I'm definitely headed for some serious straw purchases. (Buy stock now.)

Thank you all for your suggestions.
 
   / Planting grass in the dead of winter #12  
Straw is amazing. In the early fall I bought a bale of wheat straw for the critters bedding. The remainer I just kicked around towards the bare spots that are still around, or areas grass hadn't did much, this was late September and one rain later boom green grass is poking thru the straw! Wasn't even any seed there in the past 6 months or so!

It is the seeds still contained in the straw. I've had nice barley crops in my garden from mulching with barely straw. :eek: I just let it grow and till it under before it is far enough along to produce a viable seed crop. Makes a nice 'green manure'. :cool:
 
   / Planting grass in the dead of winter #13  
Rye looks nice, but it's root structure doesn't do anything to hold the soil in place when it rains. The only way to slow down errosion is to slow down the water.

Gravel is good, especially if it's rough around the edges. I have some spots that I through in broken bricks, concrete and even cinder blocks. Then when it rains, it packs full of silt and fills right up with the rest of the ground around it. In a few cases, I've tossed in full sacks of concrete to build a dam. I had one gully that was going into my small pond. I blocked it off with concrete sacks and not its filled in a I'm mowing across what used to be a big gully. I never added any dirt to it myself, it just gets there on it's own when it rains.

On new areas, I get the seed planted, do what I can to stop the gullies, but wait until the grass aroun dit is grown in to do anything about the gullies. If you build them up level with the grass, they will just wash away. You have to build them up higher then the grass so the water will run over the grass and not where the gully used to be. In time, the grass will grow over the gully and then it's just a matter of how smooth or level you want it to be.

Eddie
 
   / Planting grass in the dead of winter
  • Thread Starter
#14  
Eddie, you'd said something like that on an older thread, which is what gave me the idea of filling up the gullies with rocks. That being something I could actually do at the time, I did it. I'll find out tomorrow how well it worked.
 
   / Planting grass in the dead of winter #15  
Rye looks nice, but it's root structure doesn't do anything to hold the soil in place when it rains. The only way to slow down errosion is to slow down the water.

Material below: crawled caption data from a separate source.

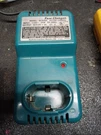 Makita 9.6V Fast Charge Tested Working. Fixed Price $9.99.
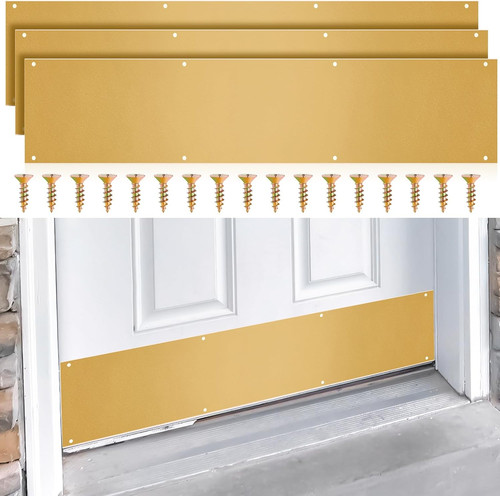 Pcs 6x32 aluminum door - pcs, 6x32"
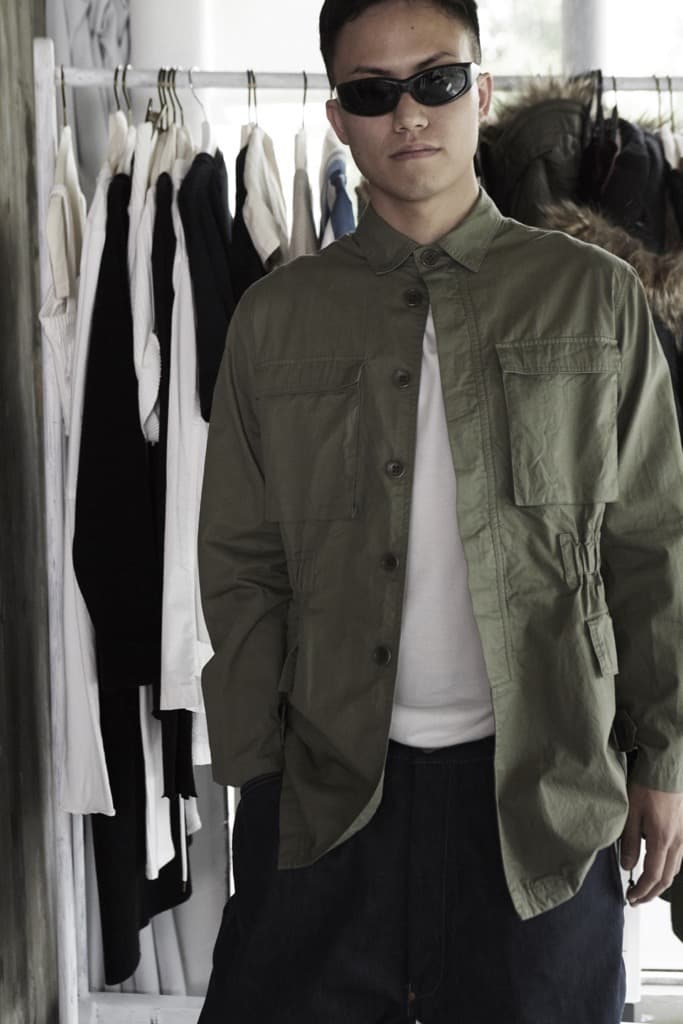 SUGALISM 2016 秋冬系列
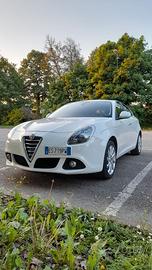 Alfa Romeo Giulietta Giulietta III 1.4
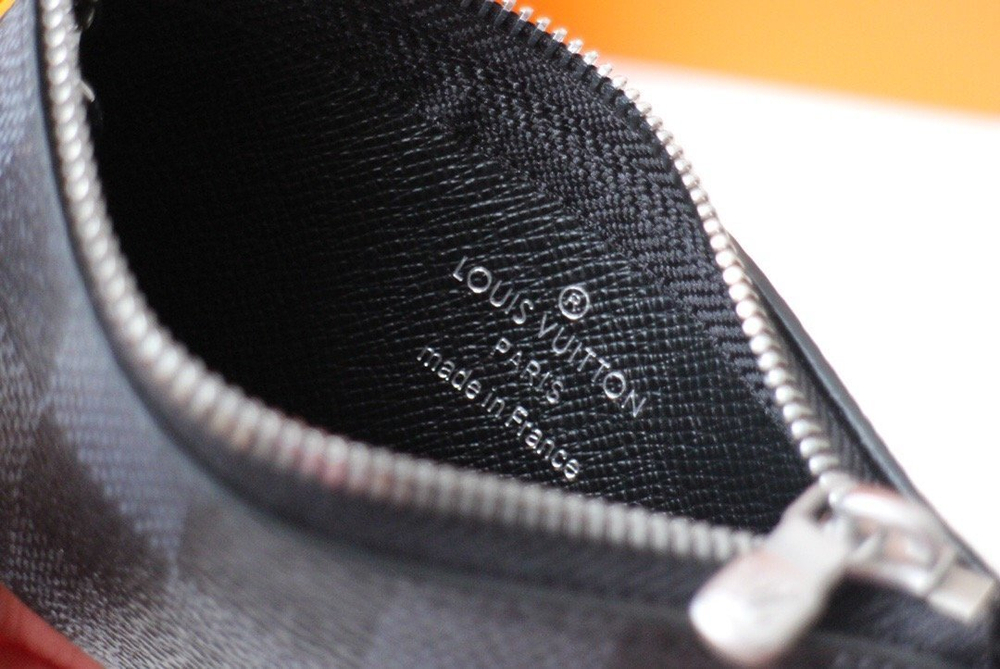 Louis Vuitton Key Pouch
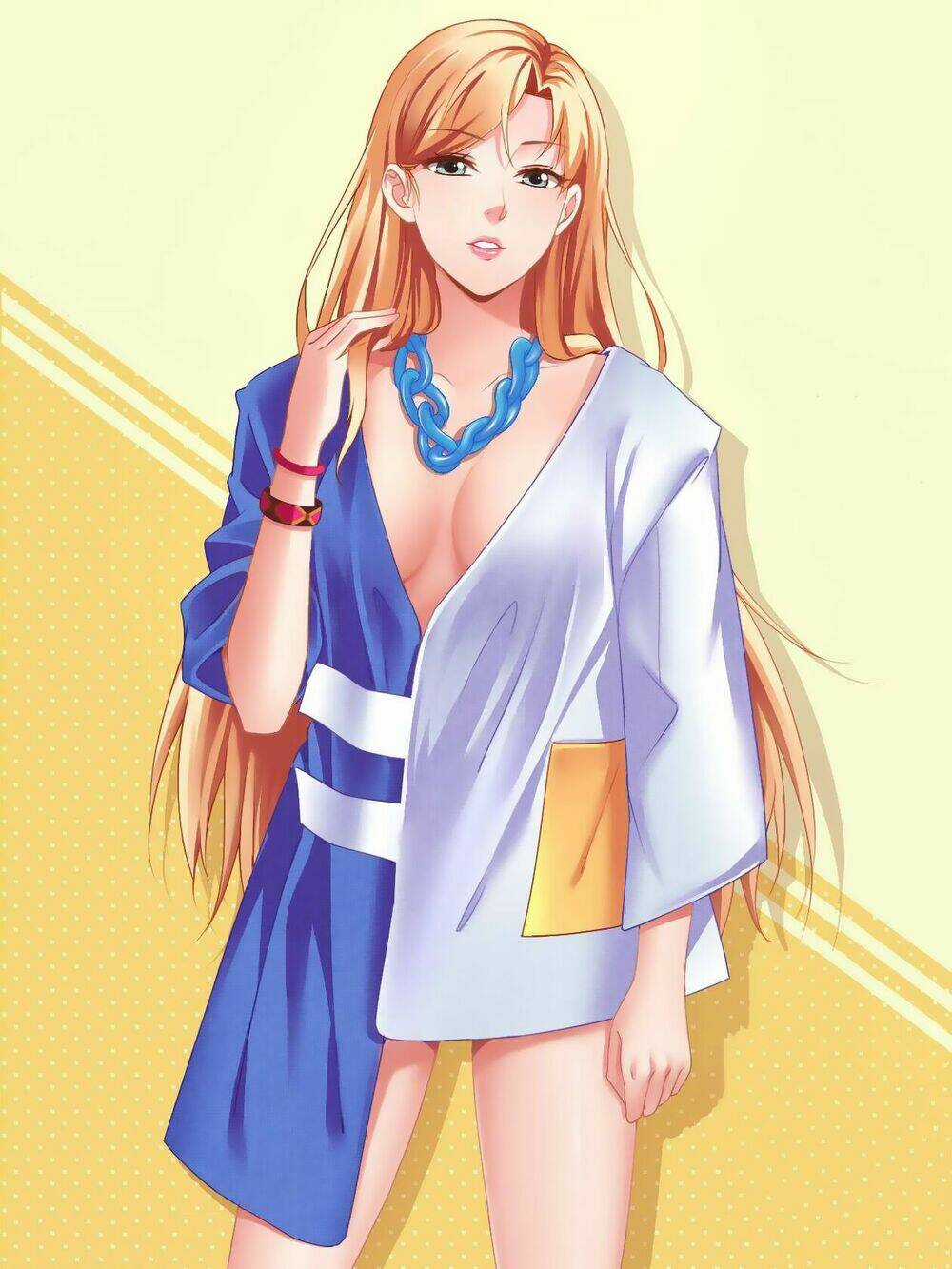 Ta Có Phòng Riêng Thời Tận Thế Chapter 96 trang 1
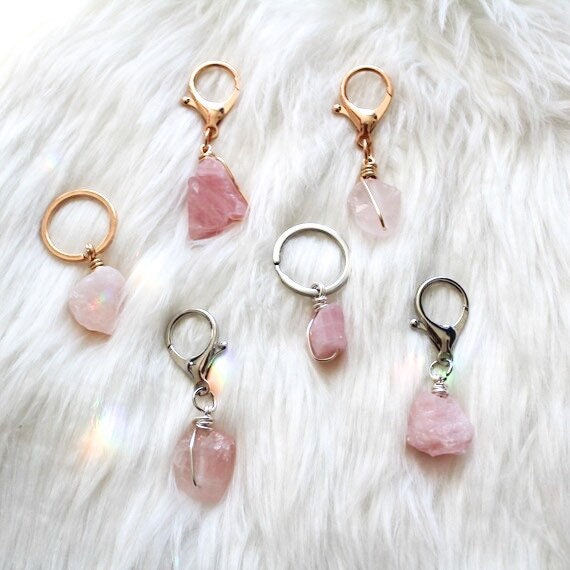 Crystal keychains with pictures best sale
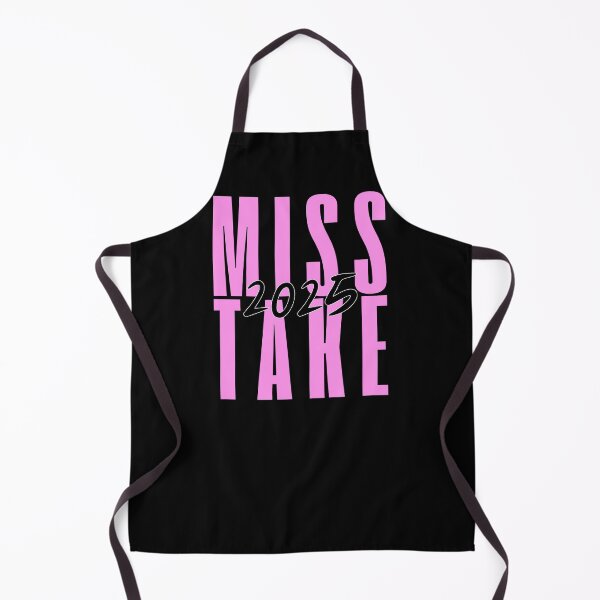 Item preview, Miss Take 2025 (14) designed and sold by nature. electrified..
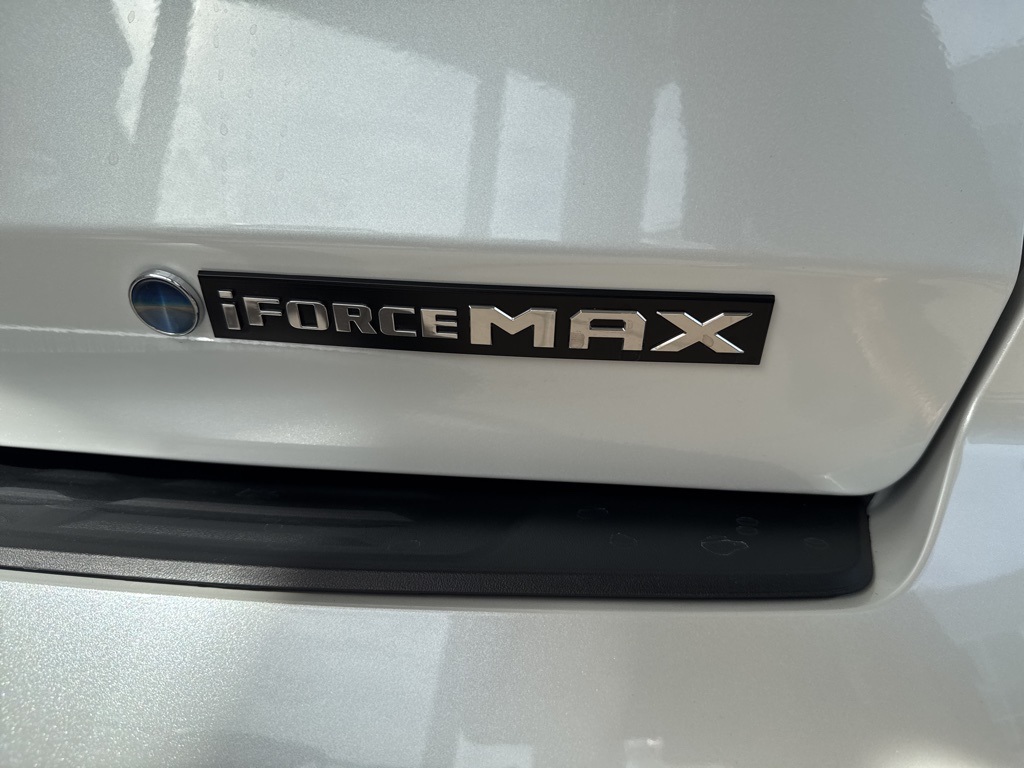 Thumbnail: 2026 Toyota Sequoia - 20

You always have good solid advice Eddie. I'm gonna slightly disagree with you on this one.

In fall you seed down the rye. There is typically less rain in the fall, and you are typically finishing up the groundwork.

The rye sprouts, grows a bit, goes dormant in winter, comes up green as one of the first plants in spring, and keeps growing. Fast. With any luck at all, it will outgrow the rains & get itself rooted well and hold the soil in place. It's the best chance of anything green to hold down the soil.

This is in a very cold frozen Minnesota climate anyhow. And I realize it doesn't fit this situation as we are past fall for this person.

But for others that come across this situation, planting rye in fall - even if it's too cold for anything else to sprout - is going to help out a whole lot, if not solve the problem, come next spring. It's good stuff 'here'.

I didn't follow my own advice - had a shed built, and it was way too cold. I sprinkled some oats around the site, told my wife it's a waste of time & $10 of oats! Well then we had a real nice warm November, and the oats grew an inch high. Darn it if that had been rye, it woulda been 2 inches high, and it would have been great results in spring! The oats will help me a bit, but will be dead & not very deep rooted to hold very much....

Rye is good stuff. I just need to listen to myself. :)

--->Paul
 
   / Planting grass in the dead of winter #16  
Paul, You are exactly right..5 yrs. ago we finished building our house in November and it was cold but we planted Rye on the areas we did not sod with Bermuda grass...and withing 10 days the rye grass was up and grew though the winter and prevented run off we would have otherwise had. When the soil warmed up in May we cut the rye and plowed it under and planted turf bermuda grass seed on the areas that were not sodded and it all worked very well..Rye saved the soild from runoff.